Jeffrey Wiesenfeld never had a chance against Tony Kushner.
So it now looks as if the City University of New York is going to overturn a decision by its own board of trustees to refuse to give an honorary degree to playwright Tony Kushner. The ironies of modern academic politics here are too rich to pass by without notice.
Start with the Friday announcement by CUNY “Chairperson”—that’s his official title—Benno Schmidt that he plans to convene a meeting today of the board’s seven-member executive committee to reconsider the decision the full board made against the Kushner degree only last week.
“I would not ordinarily ask for reconsideration of a decision so recently taken,” said Mr. Schmidt, who was once president of Yale. “But when the board has made a mistake of principle and not merely of policy, review is appropriate and, indeed, mandatory.”
As it happens, Chairperson Schmidt was on hand when this “mistake of principle” was made but didn’t raise a voice at the time. In the course of considering a slate of honorary degrees, trustee Jeffrey Wiesenfeld asked for a moment to speak and objected to the honor for Mr. Kushner due to his extreme anti-Israel views. His full remarks are available on the CUNY website.

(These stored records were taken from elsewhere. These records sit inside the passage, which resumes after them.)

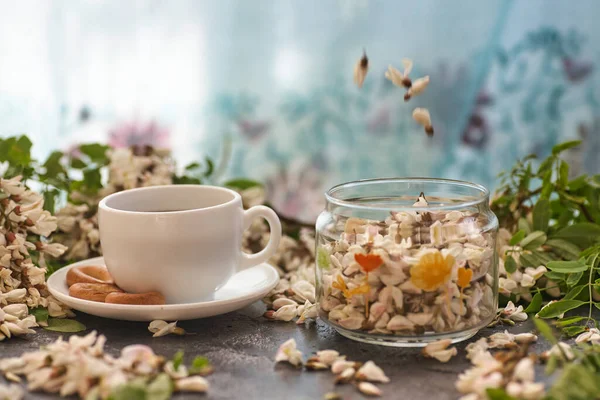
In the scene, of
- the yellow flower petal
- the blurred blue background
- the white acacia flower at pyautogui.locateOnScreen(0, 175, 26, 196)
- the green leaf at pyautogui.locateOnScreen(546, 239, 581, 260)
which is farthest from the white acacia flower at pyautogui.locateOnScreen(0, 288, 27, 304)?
the blurred blue background

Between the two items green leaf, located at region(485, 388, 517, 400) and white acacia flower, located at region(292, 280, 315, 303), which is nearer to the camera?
green leaf, located at region(485, 388, 517, 400)

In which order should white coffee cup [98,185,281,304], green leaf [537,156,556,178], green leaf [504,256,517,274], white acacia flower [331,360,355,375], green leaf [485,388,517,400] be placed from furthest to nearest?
green leaf [537,156,556,178] < green leaf [504,256,517,274] < white coffee cup [98,185,281,304] < white acacia flower [331,360,355,375] < green leaf [485,388,517,400]

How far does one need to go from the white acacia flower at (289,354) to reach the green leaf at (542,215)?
413 mm

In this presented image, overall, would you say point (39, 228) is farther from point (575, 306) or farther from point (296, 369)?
point (575, 306)

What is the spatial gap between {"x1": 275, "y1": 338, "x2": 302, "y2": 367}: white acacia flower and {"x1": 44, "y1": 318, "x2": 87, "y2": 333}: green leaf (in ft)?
0.81

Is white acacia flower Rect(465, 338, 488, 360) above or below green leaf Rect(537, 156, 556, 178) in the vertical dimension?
below

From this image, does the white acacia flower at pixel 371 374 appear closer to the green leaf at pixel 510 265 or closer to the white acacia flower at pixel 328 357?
the white acacia flower at pixel 328 357

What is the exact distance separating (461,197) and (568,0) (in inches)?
44.2

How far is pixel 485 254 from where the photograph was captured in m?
0.78

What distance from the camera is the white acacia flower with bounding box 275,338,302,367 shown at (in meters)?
0.73

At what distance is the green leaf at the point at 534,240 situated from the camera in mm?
950

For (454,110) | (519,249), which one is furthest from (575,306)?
(454,110)

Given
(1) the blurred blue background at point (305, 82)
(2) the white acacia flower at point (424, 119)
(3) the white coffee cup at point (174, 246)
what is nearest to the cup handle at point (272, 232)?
(3) the white coffee cup at point (174, 246)

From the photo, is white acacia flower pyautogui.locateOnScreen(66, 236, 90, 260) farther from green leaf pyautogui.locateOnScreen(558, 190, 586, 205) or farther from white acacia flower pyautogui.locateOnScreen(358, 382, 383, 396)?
green leaf pyautogui.locateOnScreen(558, 190, 586, 205)
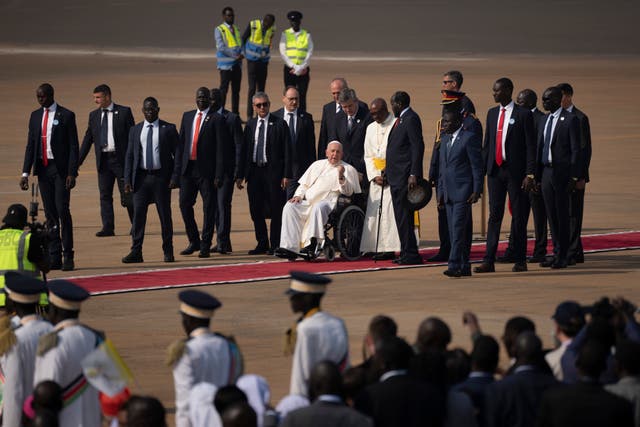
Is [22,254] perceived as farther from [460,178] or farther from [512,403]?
[460,178]

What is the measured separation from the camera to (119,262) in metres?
18.6

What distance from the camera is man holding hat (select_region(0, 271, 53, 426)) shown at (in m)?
9.85

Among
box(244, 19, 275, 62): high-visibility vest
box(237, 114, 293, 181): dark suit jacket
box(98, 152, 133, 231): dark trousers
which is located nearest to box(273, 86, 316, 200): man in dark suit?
box(237, 114, 293, 181): dark suit jacket

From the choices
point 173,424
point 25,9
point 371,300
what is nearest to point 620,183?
point 371,300

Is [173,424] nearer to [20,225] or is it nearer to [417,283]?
[20,225]

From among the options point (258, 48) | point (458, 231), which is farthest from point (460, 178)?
point (258, 48)

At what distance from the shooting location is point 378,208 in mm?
18531

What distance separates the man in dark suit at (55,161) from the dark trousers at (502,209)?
15.8ft

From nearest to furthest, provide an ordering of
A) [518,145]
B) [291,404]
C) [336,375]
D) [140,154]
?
[336,375]
[291,404]
[518,145]
[140,154]

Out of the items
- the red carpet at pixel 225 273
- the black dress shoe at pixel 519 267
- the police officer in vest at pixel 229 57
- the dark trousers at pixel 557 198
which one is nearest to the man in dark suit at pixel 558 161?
the dark trousers at pixel 557 198

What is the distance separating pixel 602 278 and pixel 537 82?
24.4 meters

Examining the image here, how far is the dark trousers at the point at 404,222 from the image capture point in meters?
18.1

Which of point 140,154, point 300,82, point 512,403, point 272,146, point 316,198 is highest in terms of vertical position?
point 300,82

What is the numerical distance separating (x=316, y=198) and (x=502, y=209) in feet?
7.76
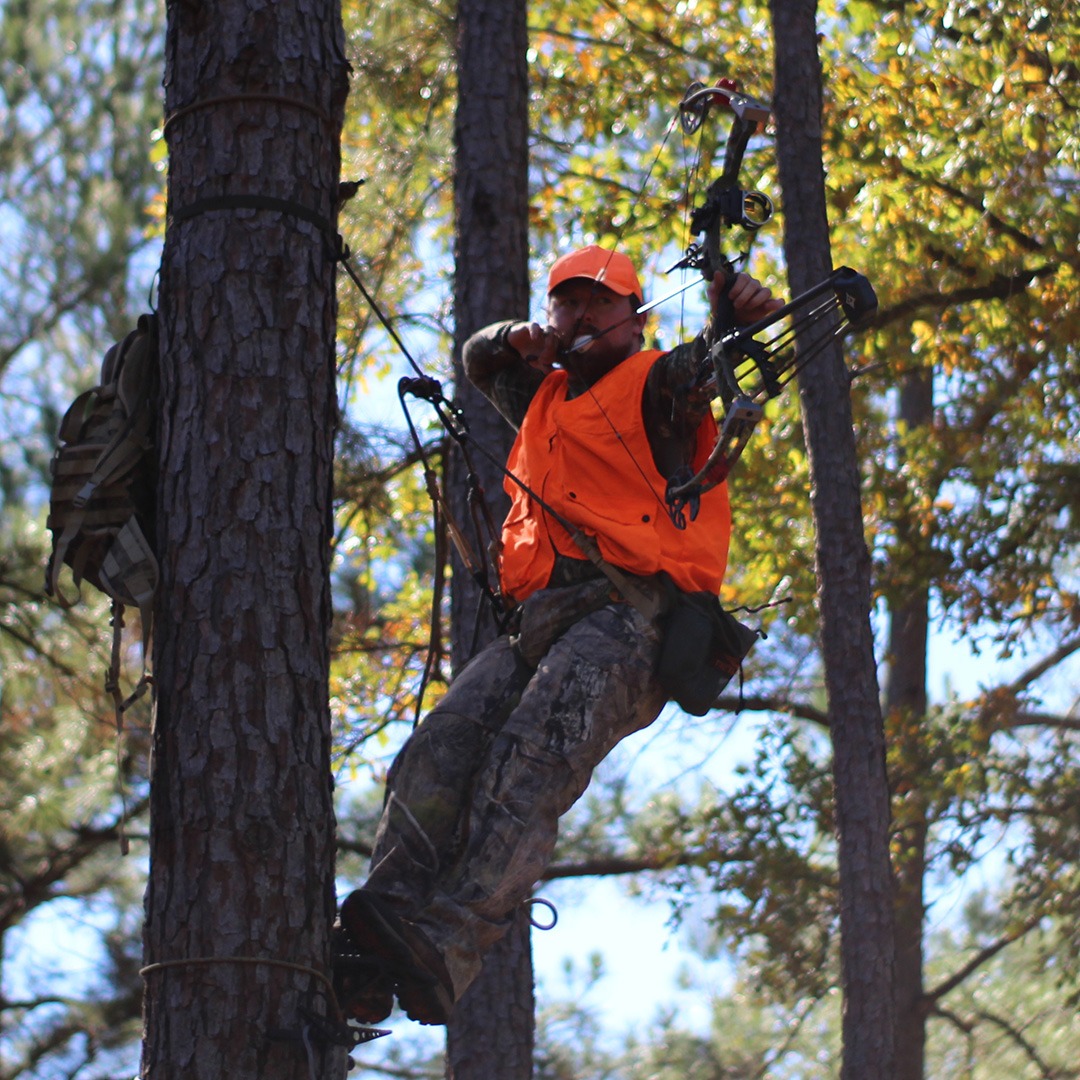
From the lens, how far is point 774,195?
12055 millimetres

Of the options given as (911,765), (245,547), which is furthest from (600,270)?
(911,765)

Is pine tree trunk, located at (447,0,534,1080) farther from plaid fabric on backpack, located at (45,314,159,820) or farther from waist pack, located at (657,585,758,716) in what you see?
plaid fabric on backpack, located at (45,314,159,820)

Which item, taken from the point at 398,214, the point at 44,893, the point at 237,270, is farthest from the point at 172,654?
the point at 44,893

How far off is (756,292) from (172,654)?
1.72 m

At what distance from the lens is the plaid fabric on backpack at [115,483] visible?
13.7 ft

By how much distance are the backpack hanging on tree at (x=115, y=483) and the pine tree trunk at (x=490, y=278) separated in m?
3.06

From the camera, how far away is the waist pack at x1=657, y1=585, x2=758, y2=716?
4793mm

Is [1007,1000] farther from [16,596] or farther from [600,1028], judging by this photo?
[16,596]

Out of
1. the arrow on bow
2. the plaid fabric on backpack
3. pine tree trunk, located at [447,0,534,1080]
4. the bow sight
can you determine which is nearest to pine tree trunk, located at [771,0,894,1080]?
pine tree trunk, located at [447,0,534,1080]

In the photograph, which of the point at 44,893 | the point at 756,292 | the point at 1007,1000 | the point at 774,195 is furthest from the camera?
the point at 1007,1000

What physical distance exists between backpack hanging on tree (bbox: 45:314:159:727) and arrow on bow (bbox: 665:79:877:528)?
1.36m

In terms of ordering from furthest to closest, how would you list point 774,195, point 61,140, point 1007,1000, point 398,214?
point 1007,1000 → point 61,140 → point 774,195 → point 398,214

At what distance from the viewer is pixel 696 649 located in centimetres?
480

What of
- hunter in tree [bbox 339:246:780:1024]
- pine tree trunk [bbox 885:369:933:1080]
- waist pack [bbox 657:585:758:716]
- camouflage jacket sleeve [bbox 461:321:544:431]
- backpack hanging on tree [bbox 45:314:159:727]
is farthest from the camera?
pine tree trunk [bbox 885:369:933:1080]
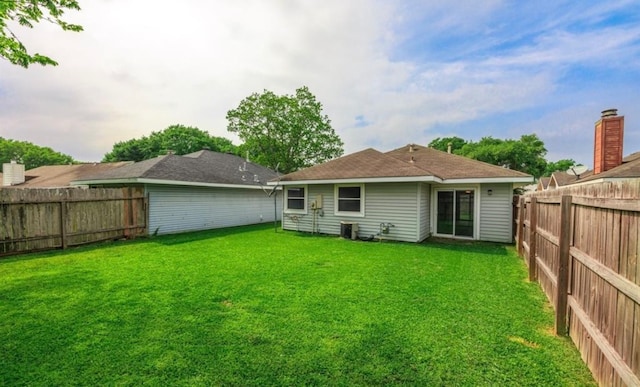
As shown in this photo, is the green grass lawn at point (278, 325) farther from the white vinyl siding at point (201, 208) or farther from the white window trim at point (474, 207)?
the white vinyl siding at point (201, 208)

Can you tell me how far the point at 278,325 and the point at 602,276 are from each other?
3.20 metres

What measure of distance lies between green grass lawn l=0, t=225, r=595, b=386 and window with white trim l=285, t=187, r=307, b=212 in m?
5.63

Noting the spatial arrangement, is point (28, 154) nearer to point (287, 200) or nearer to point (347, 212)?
point (287, 200)

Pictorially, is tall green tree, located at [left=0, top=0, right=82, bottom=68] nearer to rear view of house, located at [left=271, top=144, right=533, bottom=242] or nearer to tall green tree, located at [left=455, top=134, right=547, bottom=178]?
rear view of house, located at [left=271, top=144, right=533, bottom=242]

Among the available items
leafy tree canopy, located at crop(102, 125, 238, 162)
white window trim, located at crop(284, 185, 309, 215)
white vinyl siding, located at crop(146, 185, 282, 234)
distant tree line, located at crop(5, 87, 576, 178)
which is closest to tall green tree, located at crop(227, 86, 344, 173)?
distant tree line, located at crop(5, 87, 576, 178)

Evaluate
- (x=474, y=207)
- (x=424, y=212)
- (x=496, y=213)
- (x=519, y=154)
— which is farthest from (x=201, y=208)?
(x=519, y=154)

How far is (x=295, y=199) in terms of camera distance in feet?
40.7

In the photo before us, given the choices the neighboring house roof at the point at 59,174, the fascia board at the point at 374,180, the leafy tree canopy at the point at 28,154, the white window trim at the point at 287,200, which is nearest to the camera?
the fascia board at the point at 374,180

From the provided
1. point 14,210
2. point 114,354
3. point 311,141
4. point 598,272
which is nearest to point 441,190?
point 598,272

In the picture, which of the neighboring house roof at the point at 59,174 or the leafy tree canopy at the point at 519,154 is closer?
the neighboring house roof at the point at 59,174

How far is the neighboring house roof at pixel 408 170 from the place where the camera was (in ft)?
29.8

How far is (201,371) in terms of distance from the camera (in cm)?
250

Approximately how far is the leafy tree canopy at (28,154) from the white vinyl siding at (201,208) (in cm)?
4878

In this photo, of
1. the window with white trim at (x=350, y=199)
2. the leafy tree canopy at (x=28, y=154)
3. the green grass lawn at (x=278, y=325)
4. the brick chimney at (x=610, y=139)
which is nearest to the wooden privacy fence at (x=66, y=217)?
the green grass lawn at (x=278, y=325)
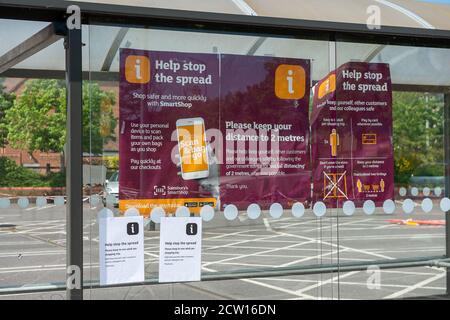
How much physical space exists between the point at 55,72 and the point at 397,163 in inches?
116

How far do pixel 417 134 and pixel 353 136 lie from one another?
884 millimetres

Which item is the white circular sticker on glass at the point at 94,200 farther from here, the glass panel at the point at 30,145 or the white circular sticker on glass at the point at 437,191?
the white circular sticker on glass at the point at 437,191

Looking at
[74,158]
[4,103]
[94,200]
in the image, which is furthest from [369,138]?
[4,103]

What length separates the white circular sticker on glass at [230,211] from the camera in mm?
4023

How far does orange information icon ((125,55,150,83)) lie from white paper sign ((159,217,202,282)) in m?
0.96

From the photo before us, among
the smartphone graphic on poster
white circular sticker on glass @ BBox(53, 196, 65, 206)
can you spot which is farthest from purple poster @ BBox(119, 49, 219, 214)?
white circular sticker on glass @ BBox(53, 196, 65, 206)

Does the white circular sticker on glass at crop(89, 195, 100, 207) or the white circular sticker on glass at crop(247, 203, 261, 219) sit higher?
the white circular sticker on glass at crop(89, 195, 100, 207)

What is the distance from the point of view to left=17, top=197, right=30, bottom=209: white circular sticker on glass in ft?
14.5

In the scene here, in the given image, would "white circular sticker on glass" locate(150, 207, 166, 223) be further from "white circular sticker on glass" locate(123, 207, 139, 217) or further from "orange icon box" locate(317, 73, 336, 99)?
"orange icon box" locate(317, 73, 336, 99)

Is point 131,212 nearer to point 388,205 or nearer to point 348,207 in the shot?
point 348,207

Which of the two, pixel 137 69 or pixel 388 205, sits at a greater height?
pixel 137 69

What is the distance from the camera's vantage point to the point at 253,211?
411cm
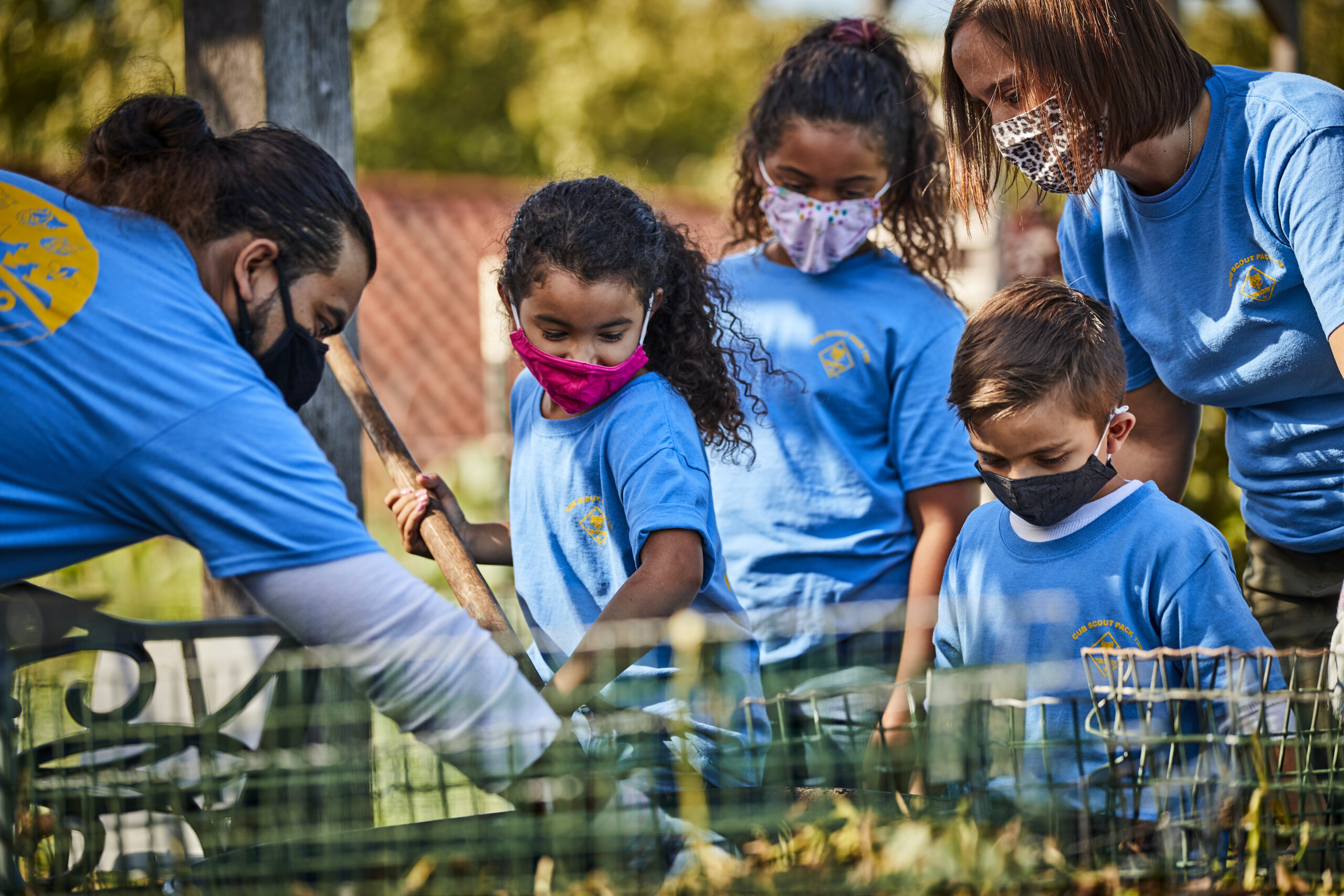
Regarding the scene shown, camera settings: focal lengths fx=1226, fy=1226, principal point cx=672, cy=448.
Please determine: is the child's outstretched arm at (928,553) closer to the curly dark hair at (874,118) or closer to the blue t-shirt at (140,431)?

After Mr. Wiesenfeld spoke, a board majority did not prevail for the full slate of honorees. The board then voted on a motion to table Mr. Kushner’s degree, and the other nominees were approved. Whereupon the CUNY faculty and the New York arts and media world rose in fury to assert that the school had done a grievous wrong by failing to honor such a pillar of the theater as Mr. Kushner.
So now Mr. Schmidt wants a subset of the board to overrule a decision taken by the ostensible overseers of CUNY. If there was ever definitive proof that university officials see their trustees as mere check-writing rubber stamps, this is it. Even on the symbolic matter of conferring university prestige, the trustees get put in their place when they don’t meet the politically correct standards of the faculty.
Mr. Schmidt’s statement includes the implication that the trustees had violated the right to “freedom of thought and expression” and that they had offended university norms by letting “politics” interfere with an honor intended to recognize Mr. Kushner’s “contribution to the American theater.”
But no one is denying Mr. Kushner’s right to say whatever he wants about Israel, or anything else. The point is whether he should be honored by CUNY, and Mr. Wiesenfeld was invoking his own right to freely express his opposition. As for the separation of art and politics, the New York Sun wryly notes that “you would need a late-model electron microscope spectrometer” to separate the two in Mr. Kushner’s work. It is precisely the liberal politics in his art that has caused the academic elites to rise up on his behalf.
Mr. Wiesenfeld’s “mistake” was not appreciating that hostility to Israel has become such a deeply embedded principle of the modern academy that objecting to it earns you denunciation as a censor and philistine. The only greater uproar might have come if CUNY’s trustees had voted to award an honorary degree to, say, the CIA interrogators of Khalid Sheikh Mohammed.